*** Given text Section Begins ***
(Soybean-SCN PIPE): A Cross Computational Approach in Soybean Functional Genomics

Citation

Bahram Samanfar, Elroy Cober, Stephen Molnar, Brad Barnes, James Green, Frank Dehne, Ashkan Golshani: (Soybean-SCN PIPE): A Cross Computational Approach in Soybean Functional Genomics. Soy2018, 2018, Athens, USA.

Abstract

Soybean is one of the major Canadian grain crops and its production is expanding in Canada mainly Western Canada and northern regions. The list of novel factors affecting these pathways in soybean, and in model plants like Arabidopsis, continues to grow suggesting the presence of other novel players which are yet to be discovered.
The soybean Protein-protein Interaction Prediction Engine (Soybean-PIPE) is a computational tool used to predict protein-protein interactions in soybean. Protein-Protein Interactions (PPIs) are essential molecular interactions that define the biology of a cell, its development and its responses to various stimuli. Theoretically, if a gene interacts with groups of genes involved in one specific pathway, that gene might also be involved in that specific pathway (“guilt by association”).
Briefly, PIPE searches for re-occurring short polypeptide sequences between known interacting protein pairs and novel proteins and predicts interactions based on protein sequence information and a database of known interacting protein pairs (to achieve a specificity of 99.95%).
*** Given text Section Ends ***
### Work order
Write the next part of the Soybean-PIPE abstract, picking up after its final sentence. The stored items that come next are separate material and are not part of the Soybean-PIPE abstract.
*** Extracted entries Section Begins ***
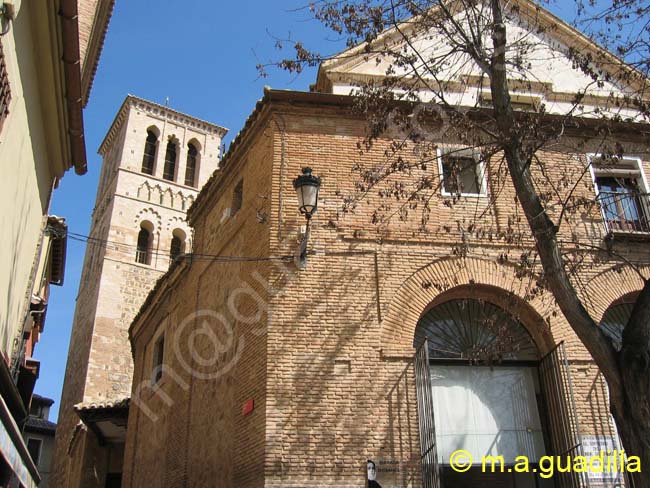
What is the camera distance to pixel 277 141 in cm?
1050

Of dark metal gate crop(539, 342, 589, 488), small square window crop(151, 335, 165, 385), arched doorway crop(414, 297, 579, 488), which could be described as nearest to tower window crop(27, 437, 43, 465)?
small square window crop(151, 335, 165, 385)

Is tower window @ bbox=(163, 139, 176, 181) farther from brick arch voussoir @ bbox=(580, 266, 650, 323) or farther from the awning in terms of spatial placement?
brick arch voussoir @ bbox=(580, 266, 650, 323)

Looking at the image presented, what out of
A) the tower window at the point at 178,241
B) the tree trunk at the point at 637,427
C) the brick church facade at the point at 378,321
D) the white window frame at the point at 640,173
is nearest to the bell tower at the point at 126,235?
the tower window at the point at 178,241

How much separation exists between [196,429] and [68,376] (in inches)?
873

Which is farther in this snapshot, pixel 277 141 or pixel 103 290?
pixel 103 290

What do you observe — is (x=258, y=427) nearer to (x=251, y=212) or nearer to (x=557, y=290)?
(x=251, y=212)

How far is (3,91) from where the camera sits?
21.4 ft

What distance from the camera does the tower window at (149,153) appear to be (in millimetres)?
35875

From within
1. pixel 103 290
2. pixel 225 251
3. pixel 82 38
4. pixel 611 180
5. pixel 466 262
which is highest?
pixel 103 290

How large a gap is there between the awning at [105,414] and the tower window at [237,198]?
7.61 metres

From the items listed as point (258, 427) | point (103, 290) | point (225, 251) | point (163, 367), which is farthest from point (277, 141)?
point (103, 290)

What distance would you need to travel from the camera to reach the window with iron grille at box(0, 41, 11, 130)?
6.35 metres

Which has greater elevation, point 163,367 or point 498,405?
point 163,367

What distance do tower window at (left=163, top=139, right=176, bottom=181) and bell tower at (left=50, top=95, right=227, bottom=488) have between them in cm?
5
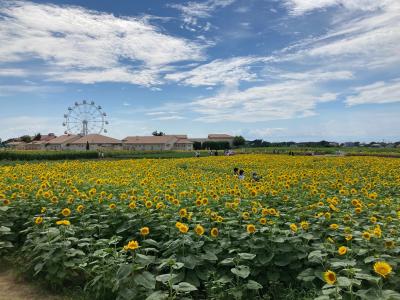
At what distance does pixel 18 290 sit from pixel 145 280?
2.12m

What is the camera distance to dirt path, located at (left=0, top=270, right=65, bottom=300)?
434 cm

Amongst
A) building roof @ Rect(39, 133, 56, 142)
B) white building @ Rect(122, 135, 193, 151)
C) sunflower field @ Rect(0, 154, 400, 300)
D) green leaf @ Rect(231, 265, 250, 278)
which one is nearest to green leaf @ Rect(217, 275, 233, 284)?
sunflower field @ Rect(0, 154, 400, 300)

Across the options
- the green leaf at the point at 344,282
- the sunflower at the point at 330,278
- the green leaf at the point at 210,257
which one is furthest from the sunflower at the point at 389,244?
the green leaf at the point at 210,257

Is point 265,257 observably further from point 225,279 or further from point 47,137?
point 47,137

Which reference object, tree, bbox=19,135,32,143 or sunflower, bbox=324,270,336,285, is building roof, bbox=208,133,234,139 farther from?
sunflower, bbox=324,270,336,285

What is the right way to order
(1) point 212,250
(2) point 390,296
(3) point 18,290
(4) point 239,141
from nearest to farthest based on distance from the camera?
1. (2) point 390,296
2. (1) point 212,250
3. (3) point 18,290
4. (4) point 239,141

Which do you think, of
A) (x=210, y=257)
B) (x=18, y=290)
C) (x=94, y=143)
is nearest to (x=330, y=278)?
(x=210, y=257)

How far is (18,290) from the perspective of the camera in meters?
4.55

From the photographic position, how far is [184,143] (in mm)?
86688

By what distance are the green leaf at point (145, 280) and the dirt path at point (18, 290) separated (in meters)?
1.40

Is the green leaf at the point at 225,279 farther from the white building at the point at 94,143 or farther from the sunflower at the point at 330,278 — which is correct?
the white building at the point at 94,143

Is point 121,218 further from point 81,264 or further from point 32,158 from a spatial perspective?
point 32,158

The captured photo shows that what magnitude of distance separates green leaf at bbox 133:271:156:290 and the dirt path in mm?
1400

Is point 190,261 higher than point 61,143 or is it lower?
lower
*** Extracted entries Section Ends ***
### Task answer
In an independent study (Samanfar et al., 2016), we have used three different approaches; bioinformatics (Soybean-PIPE), classical plant breeding, and molecular biology (analysis of SSR and SNP haplotypes) to identify a novel gene involved in time of flowering and maturity in soybean. This strategy successfully identified a new maturity locus tentatively called “E10” and the underlying candidate gene (FT4).
Identification of molecular markers tagging the PIPE-identified genes controlling flowering and maturity in soybean will allow soybean breeders to efficiently develop varieties using molecular marker assisted breeding. Allele specific markers will allow stacking of early maturity alleles to develop even earlier maturing cultivars. This bioinformatics approach (soybean-PIPE) will also help to bridge the gap in knowledge of the flowering and maturity pathway in soybean and can be applied to other important traits such as seed protein content, oil quality and host-pathogen interactions.